● Reading text
________________________
1987 was a great year for synthpop. The Pet Shop Boys’ “It’s a Sin” spent three weeks at number one in the UK, When In Rome broke into the US top twenty with their only hit “The Promise”, Depeche Mode stepped up their game considerably by releasing the dark masterpiece Music for the Masses, and New Order dropped what would become their most well-known single “True Faith”. Whether intentional or not, everything about Painted Palms’ album Horizons screams 1987, including the cover art, which features a computer-generated sculpture that would have looked completely at home in a slick frame on the wall of a Los Angeles gym thirty years ago.
Cousins Christopher Prudhomme and Reese Donohue abandon the experimental styles they dabbled in on their earliest EPs and instead aim for the dance floor on their sophomore LP. The majority of songs on Horizons are mid-tempo danceable numbers. Every track follows a similar recipe of pulsing, stop-start drum programming infused with light synth washes, cascading “ahs”, and Prudhomme’s Howard Jones-esque vocal stylings. There aren’t any surprises here and that’s unfortunate. The two strongest songs on the album are “Gemini” which deviates slightly from the aforementioned formula by pulling back tempo-wise and including a pleasant, unexpected bridge, and “Painkiller”, that as the title suggests is moodier musically, slightly more subversive lyrically, and features an appropriate-sounding electric guitar.
________________________
● Information provided
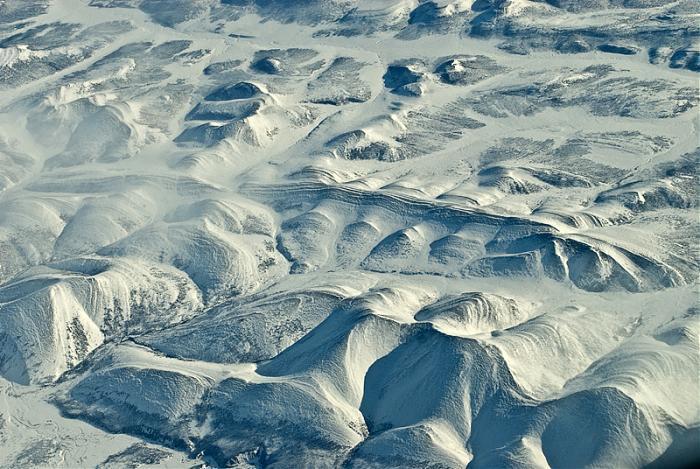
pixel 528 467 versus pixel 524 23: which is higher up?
pixel 524 23

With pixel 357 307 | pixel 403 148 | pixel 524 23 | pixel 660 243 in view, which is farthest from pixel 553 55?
pixel 357 307

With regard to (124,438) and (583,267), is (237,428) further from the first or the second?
(583,267)

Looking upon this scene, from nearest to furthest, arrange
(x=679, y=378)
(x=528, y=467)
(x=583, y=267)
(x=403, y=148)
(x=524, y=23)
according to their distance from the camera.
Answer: (x=528, y=467) → (x=679, y=378) → (x=583, y=267) → (x=403, y=148) → (x=524, y=23)

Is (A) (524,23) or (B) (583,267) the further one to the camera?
(A) (524,23)

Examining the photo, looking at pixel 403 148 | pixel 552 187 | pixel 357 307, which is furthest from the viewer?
pixel 403 148

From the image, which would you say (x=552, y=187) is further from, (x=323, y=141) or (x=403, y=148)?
(x=323, y=141)

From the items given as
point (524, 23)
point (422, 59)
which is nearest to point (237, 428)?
point (422, 59)
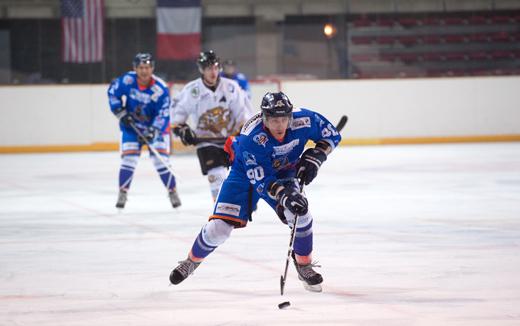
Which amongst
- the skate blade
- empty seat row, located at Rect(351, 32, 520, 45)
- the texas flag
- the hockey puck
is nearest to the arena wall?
the texas flag

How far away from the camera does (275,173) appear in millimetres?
4281

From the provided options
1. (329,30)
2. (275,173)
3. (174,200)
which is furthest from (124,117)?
(329,30)

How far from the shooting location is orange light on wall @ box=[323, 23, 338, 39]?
1562cm

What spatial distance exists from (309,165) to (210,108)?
2858 mm

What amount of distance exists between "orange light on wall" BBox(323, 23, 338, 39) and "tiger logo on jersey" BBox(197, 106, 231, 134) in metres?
8.84

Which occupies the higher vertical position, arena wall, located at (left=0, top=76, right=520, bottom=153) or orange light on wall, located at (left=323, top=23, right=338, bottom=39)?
orange light on wall, located at (left=323, top=23, right=338, bottom=39)

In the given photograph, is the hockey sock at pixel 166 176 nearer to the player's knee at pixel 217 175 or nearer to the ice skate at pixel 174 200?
the ice skate at pixel 174 200

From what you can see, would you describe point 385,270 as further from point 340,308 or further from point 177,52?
point 177,52

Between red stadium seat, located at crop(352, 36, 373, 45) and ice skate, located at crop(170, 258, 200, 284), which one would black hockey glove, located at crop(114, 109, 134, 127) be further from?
red stadium seat, located at crop(352, 36, 373, 45)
________________________
● Assignment
According to the album review above, what makes "Gemini" stand out from the other tracks on Horizons? Answer in one to three sentences.

● Answer to this exercise
"Gemini" departs slightly from the formula the other tracks follow. It pulls back on the tempo and includes a pleasant, unexpected bridge.